Of course I can’t resist a little schadenfreude over one gripe aired in the course of the thread: “What’s the difference between OS X and Vista? Microsoft employees are excited about OS X.” That’s a little unfair, of course, but it’s also funny, and as Apple pushes forward toward its fifth major OS release since Windows XP while Microsoft struggles for the first one (and alas, in this game, major efforts like SP2 don’t count as more than point releases), it sounds like the truth.

Disclosure: I am a former Microsoft employee who did not work on Windows, though I have friends who do. While I am a Mac user at home, it is in my professional interest that Microsoft keeps the IT ecosystem healthy by shipping Vista on time.

Poor Robert Parker

NYT: Decanting Robert Parker. The premise of the article is that Robert Parker, whose 100 point wine rating system and apparent love of big wines has revolutionized the industry, feels that he’s being made a scapegoat for everything that is wrong with the wine industry today.

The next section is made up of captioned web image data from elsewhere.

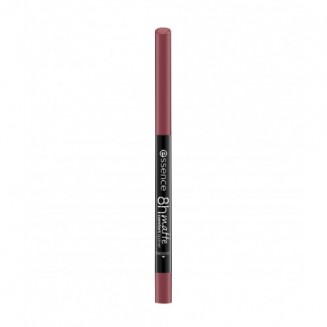 Essence 8H Matte Comfort...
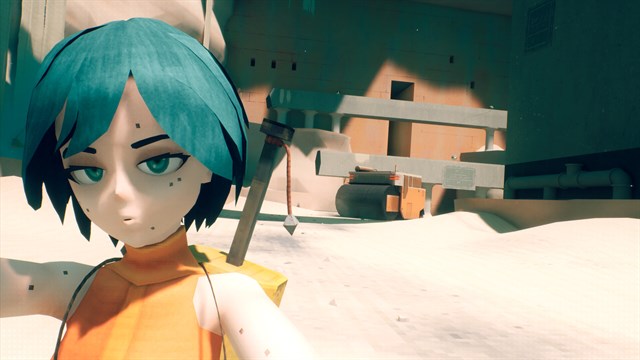 MOTORSLICE screenshot 3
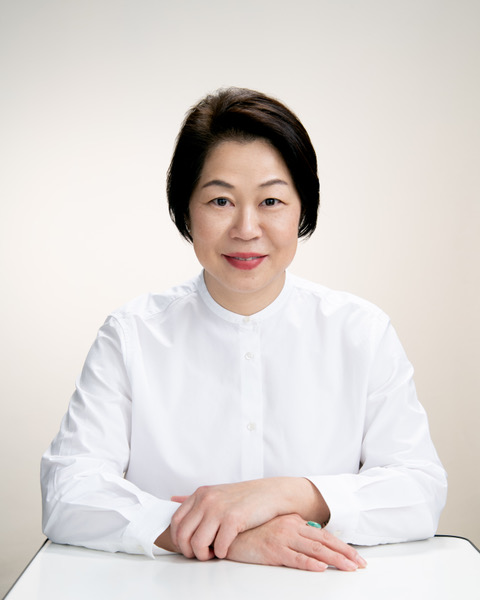 上田 恵子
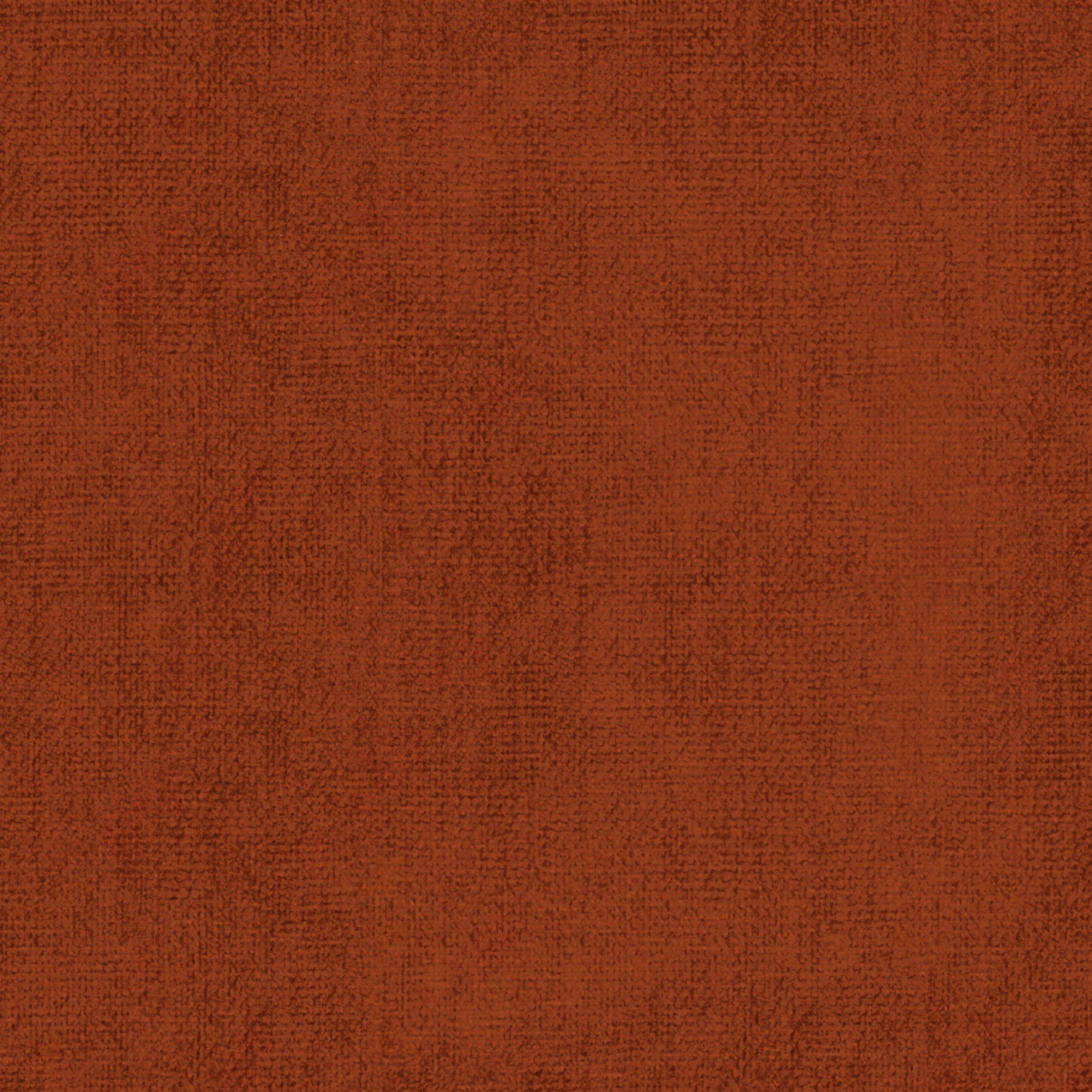Upholstered Ottoman thumbnail 2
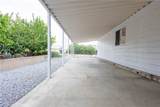24762 Wendell Drive - Photo 28
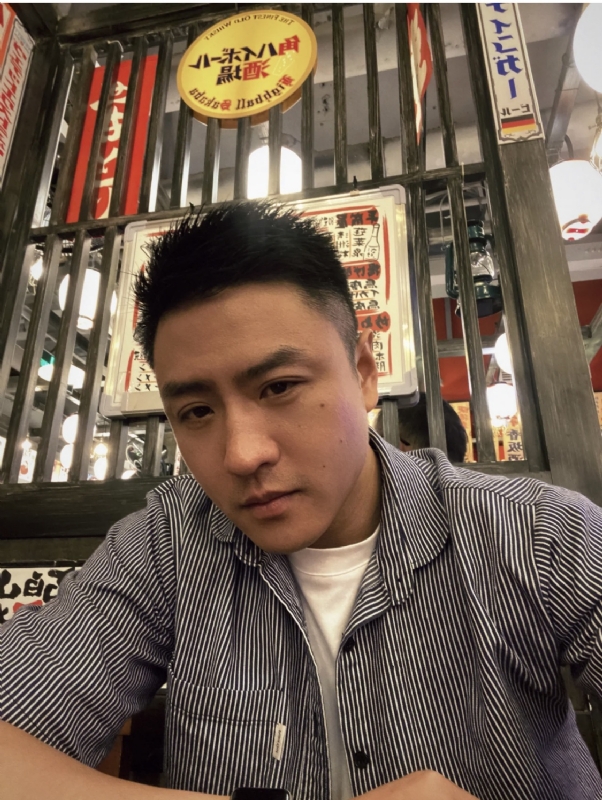 伴你长按的第一张照片--临沂相亲服务中心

Oh well. The price of fame.

Still, among the self pity, there are some interesting notes: that it would be a full time job for one wine reviewer to cover the wines of Italy (I think it would require at least two FTEs myself); that the variety available in the wine market today is greater than it has ever been in modern memory, and “we see evidence in southern Italy with the reclamation and resurrection of all these indigenous varietals that had long been sold off to co-ops”; that the apparent sameness of taste that many critics argue is a negative result of Parker’s influence is because “most wines are being tasted when they are too young”; that he wants to do a book on value wines, “Just a little pocket book. I think it would establish the fact that I’m not just a guy who is used by speculators to drive up prices.”

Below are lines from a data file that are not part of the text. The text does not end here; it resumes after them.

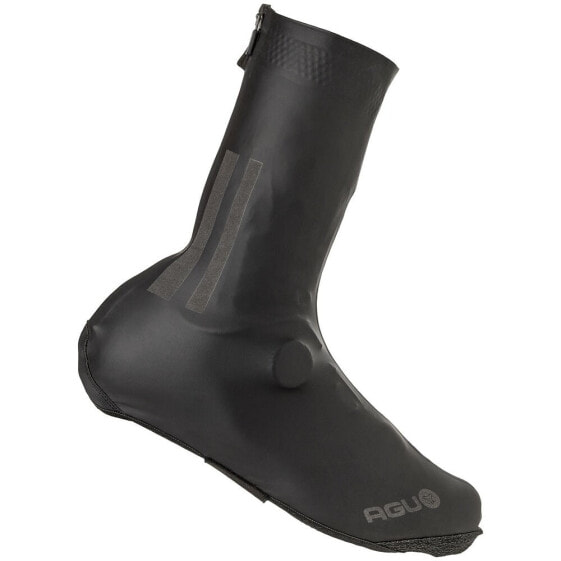 AGU Raceday Zip overshoes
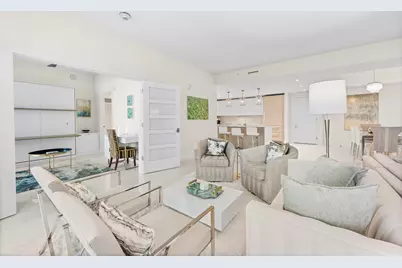 3100 N Ocean Drive #704, Riviera Beach, FL 33404 - Photo 18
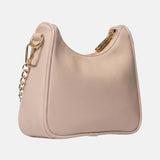 Ariel Star Borsa a spalla Light Pink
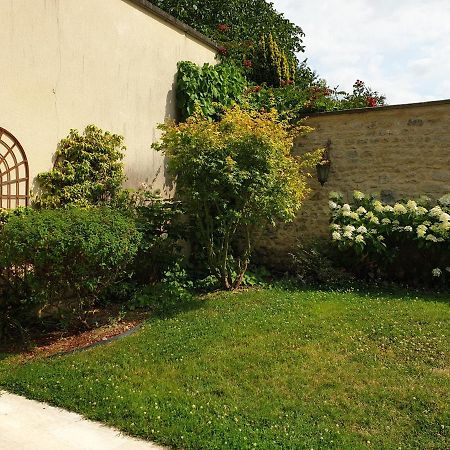 Villa Bayeusaine, Maison Bayeux Centre Historique - 3 Chambres 外观 照片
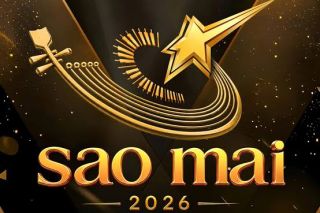 Thanh Hóa sẵn sàng bùng nổ với Gala Sao Mai năm 2026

Sounds good. Let’s see it. I for one would welcome the reversal of one modern wine trend: that value wines nearly double in price within three years of their discovery (see southern Italy, Spain, and Chile for three recent examples).

Harmonia Mundi on eMusic, plus more Radiohead covers

Don’t know how I missed this one, but DRM-free download service eMusic has quietly added vast swatches of the Harmonia Mundi catalog, including Anonymous 4, Theatre of Voices (including their sublime Arvo Pärt collection De Profundis), the Baltic Voices compilations (including a Górecki composition I’ve never heard)…

Oh man. Good good stuff. If you have a jones for modern “classical” vocal music and you haven’t signed up for eMusic yet, it might be worth your while just for these recordings alone.

And for something completely different: Exit Music: Songs with Radio Heads, the compilation containing the R&B reworking of “Just” that I pointed to earlier, has also dropped (and is also available at eMusic). And the tracks I’ve heard so far, including a supremely jazzy take on “High and Dry” which is now my favorite track from the comp so far and a somber “Blow Out,” are superb. Good music day all around, I think.

Happy Mac text geeking

Via MacOSXHints, a great article about Cocoa’s text bindings and the Amazingly Cool Things you can do with them—like, implement a standard keystroke to wrap a piece of text in some HTML formatting in every Cocoa text field in your whole system. Also a list of default bindings as shipped in Mac OS X, and a list of all the usable selectors that you can combine with keystrokes to get some really cool things to happen.